Amṛtasiddhi Moon Section: Sanskrit and Tibetan text with Translations.
The Sanskrit text and its English translation are taken from ‘The Amṛtasiddhi and Amṛtasiddhimūla: the Earliest Texts of the Haṭhayoga Tradition’ critically edited and translated by James Mallinson and Péter-Dániel Szántó. The Sanskrit Amrtasiddhi text (attributed to Virupa) is written by Madhavacandra. The Tibetan Amrtasiddhi text (attributed to Virupa) is written by E deva (from Shangpa teaching cycle and Tibetan Tengyur text) and the English translation is mine.

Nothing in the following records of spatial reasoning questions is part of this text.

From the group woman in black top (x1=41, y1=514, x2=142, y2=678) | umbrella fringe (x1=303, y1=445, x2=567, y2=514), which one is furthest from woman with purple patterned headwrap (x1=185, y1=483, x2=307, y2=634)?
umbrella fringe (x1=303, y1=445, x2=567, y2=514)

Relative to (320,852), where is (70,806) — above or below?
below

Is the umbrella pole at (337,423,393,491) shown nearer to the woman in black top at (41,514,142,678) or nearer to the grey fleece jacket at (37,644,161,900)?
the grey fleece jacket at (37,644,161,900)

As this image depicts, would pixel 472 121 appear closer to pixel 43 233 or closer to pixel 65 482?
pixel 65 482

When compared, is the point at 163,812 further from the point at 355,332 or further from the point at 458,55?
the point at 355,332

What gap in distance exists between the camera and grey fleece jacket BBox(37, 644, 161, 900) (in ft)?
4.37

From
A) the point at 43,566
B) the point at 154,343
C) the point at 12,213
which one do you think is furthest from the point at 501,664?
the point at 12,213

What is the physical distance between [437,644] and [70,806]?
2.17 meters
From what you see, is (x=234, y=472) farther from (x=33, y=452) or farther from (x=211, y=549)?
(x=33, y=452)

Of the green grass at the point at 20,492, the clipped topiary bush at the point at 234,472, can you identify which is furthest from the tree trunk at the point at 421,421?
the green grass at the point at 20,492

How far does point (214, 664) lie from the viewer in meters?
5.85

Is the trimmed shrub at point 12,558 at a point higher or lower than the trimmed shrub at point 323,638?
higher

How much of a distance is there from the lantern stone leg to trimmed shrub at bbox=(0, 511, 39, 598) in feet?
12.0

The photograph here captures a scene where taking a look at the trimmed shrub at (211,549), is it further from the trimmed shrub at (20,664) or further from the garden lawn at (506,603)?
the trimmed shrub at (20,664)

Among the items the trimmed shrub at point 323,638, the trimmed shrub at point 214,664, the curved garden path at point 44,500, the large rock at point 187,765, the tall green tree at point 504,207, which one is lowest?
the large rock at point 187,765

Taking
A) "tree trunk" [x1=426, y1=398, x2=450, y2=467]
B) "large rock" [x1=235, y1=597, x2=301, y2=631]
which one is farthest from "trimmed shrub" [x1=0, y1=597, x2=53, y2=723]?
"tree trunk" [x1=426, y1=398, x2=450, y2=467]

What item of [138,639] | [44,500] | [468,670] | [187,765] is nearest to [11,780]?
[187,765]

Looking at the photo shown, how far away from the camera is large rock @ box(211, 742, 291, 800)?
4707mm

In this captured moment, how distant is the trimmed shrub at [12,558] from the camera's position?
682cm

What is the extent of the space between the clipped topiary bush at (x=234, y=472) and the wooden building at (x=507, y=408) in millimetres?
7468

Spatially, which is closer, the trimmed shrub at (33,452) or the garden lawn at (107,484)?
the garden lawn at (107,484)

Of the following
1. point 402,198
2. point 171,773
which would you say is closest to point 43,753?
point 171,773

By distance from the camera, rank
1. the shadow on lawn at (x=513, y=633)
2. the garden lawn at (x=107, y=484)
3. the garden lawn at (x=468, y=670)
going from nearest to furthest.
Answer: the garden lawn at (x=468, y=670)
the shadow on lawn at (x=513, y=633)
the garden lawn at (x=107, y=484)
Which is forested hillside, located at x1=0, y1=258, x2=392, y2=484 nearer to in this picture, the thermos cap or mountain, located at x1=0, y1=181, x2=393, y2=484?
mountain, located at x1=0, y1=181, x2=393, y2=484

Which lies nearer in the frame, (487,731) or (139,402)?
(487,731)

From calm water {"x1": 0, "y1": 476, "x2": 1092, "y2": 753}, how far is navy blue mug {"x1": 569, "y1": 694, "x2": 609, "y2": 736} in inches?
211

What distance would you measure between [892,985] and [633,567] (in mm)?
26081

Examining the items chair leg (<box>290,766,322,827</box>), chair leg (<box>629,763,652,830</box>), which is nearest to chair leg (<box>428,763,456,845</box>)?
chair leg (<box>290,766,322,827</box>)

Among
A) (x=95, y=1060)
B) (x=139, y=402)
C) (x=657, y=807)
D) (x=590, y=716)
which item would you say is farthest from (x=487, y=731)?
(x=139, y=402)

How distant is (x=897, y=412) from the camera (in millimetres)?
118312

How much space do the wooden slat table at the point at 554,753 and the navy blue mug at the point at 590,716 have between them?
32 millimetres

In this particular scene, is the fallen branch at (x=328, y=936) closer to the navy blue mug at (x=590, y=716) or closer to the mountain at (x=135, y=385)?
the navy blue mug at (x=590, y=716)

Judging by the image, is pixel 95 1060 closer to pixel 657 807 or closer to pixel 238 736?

Amrtasiddhi’s Moon Section
I.
Sanskrit text
/ meru śṛṅge sthitaś candro dvir aṣṭa kalayā yutaḥ / aharniśaṃ tuṣārābhāṃ sudhāṃ varṣatyadhomukhāṃ /
Trans:
The Moon is located on Meru’s peak and has sixteen digits. Facing downwards it rains dewy nectar day and night.
Tibetan text
/ lhun po’i steng na zla ba gnas / brgyad gnyis dus gnyis dag dang ldan / nyin mo dang ni mtshan dag tu / dag pa’i char pa ‘og tu ‘bab /
Trans:
The moon abides on top of the Meru. It is endowed with two periods of sixteen (phases). Pure rain falls down day and night.
II.
Sanskrit text
/ tato amṛtaṃ dvidhābhūtaṃ Jñātavyaṃ tāttvikairnarai / Iḍā margeṇa puṣṭyartham eti mandākinī jalaṃ /
Trans:
Men who are versed in the elements should know that the nectar of immortality [that comes] from it is of two sorts. The water of the Mandākinī (i.e. Gaṅgā) goes through the Iḍā channel to bring about nourishment.
Tibetan text
/ de nas bdud rtsi gnyis su ‘gyur / de nyid rig pa mis shes bya / g.yon gyi lam du ‘bab pa dang / me yis mi bskyod rnam par bzhu /
Trans:
It turns into two nectars. The man who sees that (element) knows it. It flows through the left path. The fire melts the unmoving (bindu in the crown)1.
III.
Sanskrit text
/ puṣṇāti sakalaṃ dehaṃ sūkṣma nāḍī pathāgatam / eṣa candra svarūpo hi vāma marge vyavasthitaḥ /
Trans
Via subtle channels it nourishes the whole body. This manifestation of the Moon is situated in the left path.
Tibetan text
/ phra ba’i lam du song nas ni / lus rnams kun la khyab pa yin / des na zla ba’i rang bzhin no / g.yon gyi lam du rnam par gnas /
Trans
Having flowed through the subtle channel, it pervades all over the body. Such is the nature of the moon. It stays on the left path.
IV.
Sanskrit text
/ aparaḥ kundavṛndābho harṣākarṣita maṇḍalaḥ / madhyamā madhyamārgeṇa sṛṣṭyarthaṃ yāti candramāḥ /
Trans
The other [manifestation of the Moon] resembles a cluster of jasmine flowers [and, when it has] congealed as a result of [sexual] rapture, goes by way of the middle of the Goddess of the Centre to bring about [pro]creation.
Tibetan text
/ dbang po gnyis sbyor dus su ni / zla ba’i dkyil ‘khor rnam par ‘jug / dbu ma’i lam nas zhugs nas ni / skye ba’i sgo ru ‘gro bar ‘gyur /
Trans
At the time of the union of two organs, operates the sphere of moon. Having entered the central channel, travels to the gateway of birth.
V.
Sanskrit text
/ ity amṛtasiddhau candravivekaḥ /
Trans
Thus ends the Inquiry into the Moon.
If you enjoy my posts and translations and want to fuel more posts, click the button below
Tibetan text
/ ‘chi med grub pa zhes bya ba las zla ba’i dbye ba’o /
This is the Moon section of the Amrtasiddhi text.